> YOUR ASSIGNMENT:
Line for line, return the data exactly, omitting all pictures.

[Stored data entries]
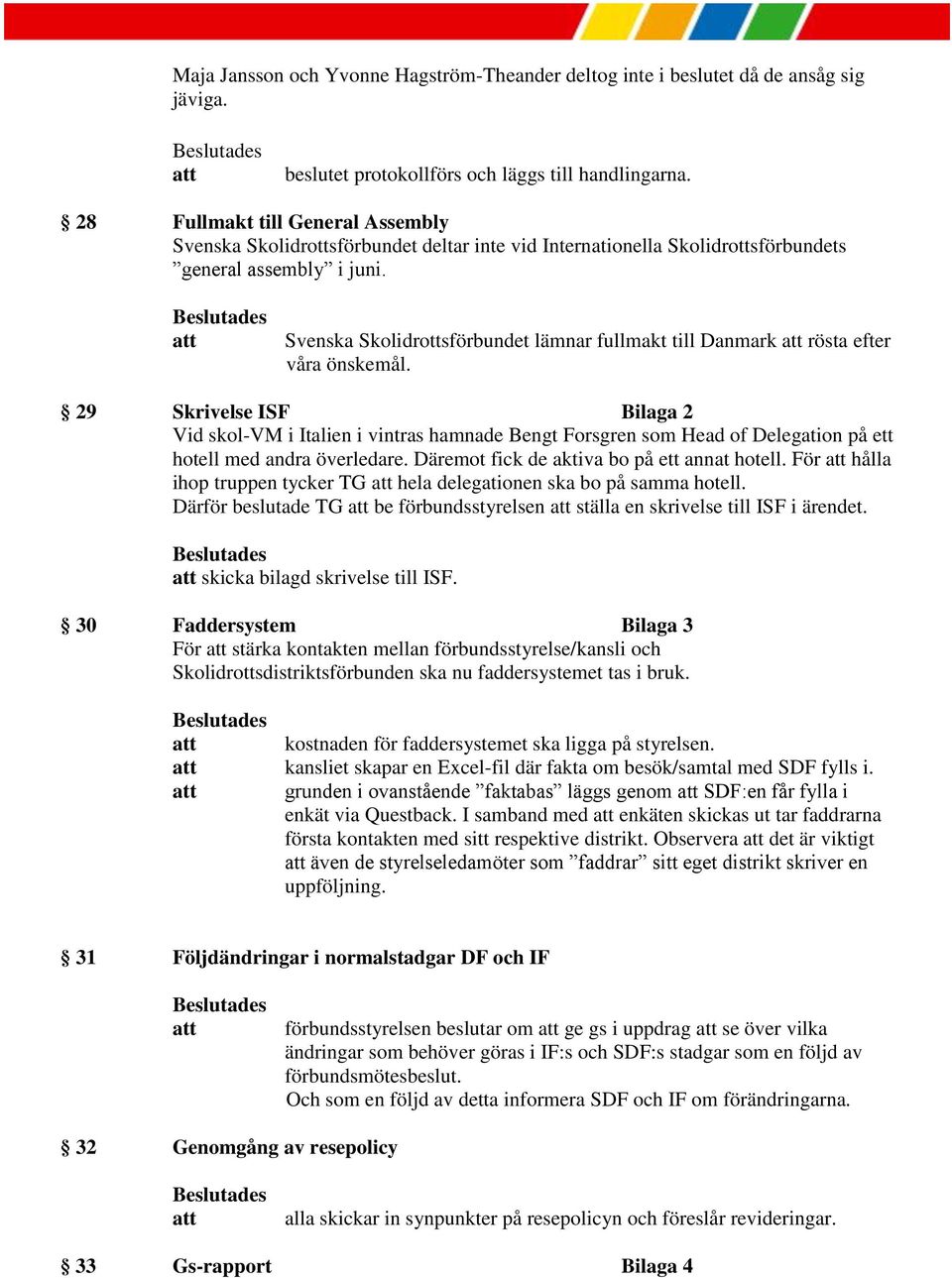 Maja Jansson och Yvonne Hagström-Theander deltog inte i beslutet då de ansåg sig jäviga.

Beslutades
att beslutet protokollförs och läggs till handlingarna.

§ 28 Fullmakt till General Assembly
Svenska Skolidrottsförbundet deltar inte vid Internationella Skolidrottsförbundets ”general assembly” i juni.

Beslutades
att Svenska Skolidrottsförbundet lämnar fullmakt till Danmark att rösta efter våra önskemål.

§ 29 Skrivelse ISF Bilaga 2
Vid skol-VM i Italien i vintras hamnade Bengt Forsgren som Head of Delegation på ett hotell med andra överledare. Däremot fick de aktiva bo på ett annat hotell. För att hålla ihop truppen tycker TG att hela delegationen ska bo på samma hotell.
Därför beslutade TG att be förbundsstyrelsen att ställa en skrivelse till ISF i ärendet.

Beslutades
att skicka bilagd skrivelse till ISF.

§ 30 Faddersystem Bilaga 3
För att stärka kontakten mellan förbundsstyrelse/kansli och Skolidrottsdistriktsförbunden ska nu faddersystemet tas i bruk.

Beslutades
att kostnaden för faddersystemet ska ligga på styrelsen.
att kansliet skapar en Excel-fil där fakta om besök/samtal med SDF fylls i.
att grunden i ovanstående ”faktabas” läggs genom att SDF:en får fylla i enkät via Questback. I samband med att enkäten skickas ut tar faddrarna första kontakten med sitt respektive distrikt. Observera att det är viktigt att även de styrelseledamöter som ”faddrar” sitt eget distrikt skriver en uppföljning.

§ 31 Följdändringar i normalstadgar DF och IF

Beslutades
att förbundsstyrelsen beslutar om att ge gs i uppdrag att se över vilka ändringar som behöver göras i IF:s och SDF:s stadgar som en följd av förbundsmötesbeslut.
Och som en följd av detta informera SDF och IF om förändringarna.

§ 32 Genomgång av resepolicy

Beslutades
att alla skickar in synpunkter på resepolicyn och föreslår revideringar.

§ 33 Gs-rapport Bilaga 4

> RESPONSE:
 Maja Jansson och Yvonne Hagström-Theander deltog inte i beslutet då de ansåg sig jäviga.

Beslutades
att beslutet protokollförs och läggs till handlingarna.

§ 28 Fullmakt till General Assembly
Svenska Skolidrottsförbundet deltar inte vid Internationella Skolidrottsförbundets ”general assembly” i juni.

Beslutades
att Svenska Skolidrottsförbundet lämnar fullmakt till Danmark att rösta efter våra önskemål.

§ 29 Skrivelse ISF Bilaga 2
Vid skol-VM i Italien i vintras hamnade Bengt Forsgren som Head of Delegation på ett hotell med andra överledare. Däremot fick de aktiva bo på ett annat hotell. För att hålla ihop truppen tycker TG att hela delegationen ska bo på samma hotell.
Därför beslutade TG att be förbundsstyrelsen att ställa en skrivelse till ISF i ärendet.

Beslutades
att skicka bilagd skrivelse till ISF.

§ 30 Faddersystem Bilaga 3
För att stärka kontakten mellan förbundsstyrelse/kansli och Skolidrottsdistriktsförbunden ska nu faddersystemet tas i bruk.

Beslutades
att kostnaden för faddersystemet ska ligga på styrelsen.
att kansliet skapar en Excel-fil där fakta om besök/samtal med SDF fylls i.
att grunden i ovanstående ”faktabas” läggs genom att SDF:en får fylla i enkät via Questback. I samband med att enkäten skickas ut tar faddrarna första kontakten med sitt respektive distrikt. Observera att det är viktigt att även de styrelseledamöter som ”faddrar” sitt eget distrikt skriver en uppföljning.

§ 31 Följdändringar i normalstadgar DF och IF

Beslutades
att förbundsstyrelsen beslutar om att ge gs i uppdrag att se över vilka ändringar som behöver göras i IF:s och SDF:s stadgar som en följd av förbundsmötesbeslut.
Och som en följd av detta informera SDF och IF om förändringarna.

§ 32 Genomgång av resepolicy

Beslutades
att alla skickar in synpunkter på resepolicyn och föreslår revideringar.

§ 33 Gs-rapport Bilaga 4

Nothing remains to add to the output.